++++ SELECTED TEXT ++++
Two broken souls meet by chance in the countryside. A man and a woman, neither of them young anymore, both saddled with great disappointments. They understand one another, even without the need for many words, each providing the other with support and solace for this brief section of life’s journey which they share.
Cinema has taken many different roads to tell stories of despair, pain, grief and loneliness. Yet this film forges its own unique path. It leads from an abandoned carpenter’s workshop via a run-down old house to a port. The pace is sedate, the whole area deserted. A bottle of schnapps, a bouquet of gladioli, a few apples and potatoes, a photograph, a suitcase and a book of Russian poems – these are the only props needed for the minimalist plot. The man constructs a wooden cross at one point and it’s just one of many scenes showing hands at work. With striking images of huge intensity and occasional bursts of percussion on the soundtrack, an intimate drama unfolds which is pared down but still full of emotion, a rumination on where we come from and where we are headed. (Birgit Kohler)

Ludwig Wüst was born in Vilseck, Germany in 1965. From 1984 to 1986, he trained as a cabinetmaker. Since 1987, Ludwig Wüst has lived in Vienna, where he trained as an actor and singer at the University of Music and Performing Arts. Since 1990, he has worked as a theatre director, writer and actor, and since 1999 as a filmmaker.

A journey to last things

‘Mono no aware’, the Japanese expression for ‘mourning over the stream of things’ inspired me to make this film, which sends us on an intense expedition – a cinematic journey to last things, some of which have already vanished and tomorrow will no longer be possible. What comes after them? (Ludwig Wüst)

Between the archaic and haiku poetry

It begins with a cry, a long, angry cry against the relentless clattering of a high-speed train. It emerges from the depths of unrestrained lungs and sets the first powerful high point of Ludwig Wüst’s new film, AUFBRUCH, which takes a 102-minute ‘cinematic journey to last things’ (Ludwig Wüst). Last things are thereby also first things: the elemental feelings of life (death, mourning, hope, love), presented in a pictorial language that builds a wonderful bridge between the archaic and haiku poetry.
After the man in blue overalls, who stands with his back to the audience, has flung his cyclone of feelings against life rolling by, his external life now also turns toward change. What led him to leave his life until now and to begin a trip through the vastness of the country with a small, droll wagon (a lovely wink toward the much more powerful equipment that otherwise drives a road movie) is deciphered near the end of the film. One allows oneself to drift with him and doesn’t dare to ask why, because the search itself is so fascinating.
Soon an older woman joins him – in her first scene – still alone – and shortly after an escape, she is seen doing something rarely depicted in cinema, namely reading and translating poems.
The two urgent movements briefly fuse in a common impetus. They form an incomparable team whose difference offers a minimalist but opulent diorama of humaneness.
++++ ENTRIES SUPPLIED ++++
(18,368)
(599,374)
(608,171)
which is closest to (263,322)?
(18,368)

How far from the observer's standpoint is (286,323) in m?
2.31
++++
YOUR TASKS
a) Summarize the film description in two sentences.
b) Set down the records verbatim, everything from the line containing "How far from" down to the end of the records, including both of those lines.

ANSWERS FOR THIS EXERCISE
a) A man and a woman, neither of them young anymore and both saddled with great disappointments, meet by chance in the countryside and give each other support and solace. Ludwig Wüst's film AUFBRUCH tells their story with few props, a sedate pace and striking images, in what he calls a "cinematic journey to last things."

b)
How far from the observer's standpoint is (286,323) in m?
2.31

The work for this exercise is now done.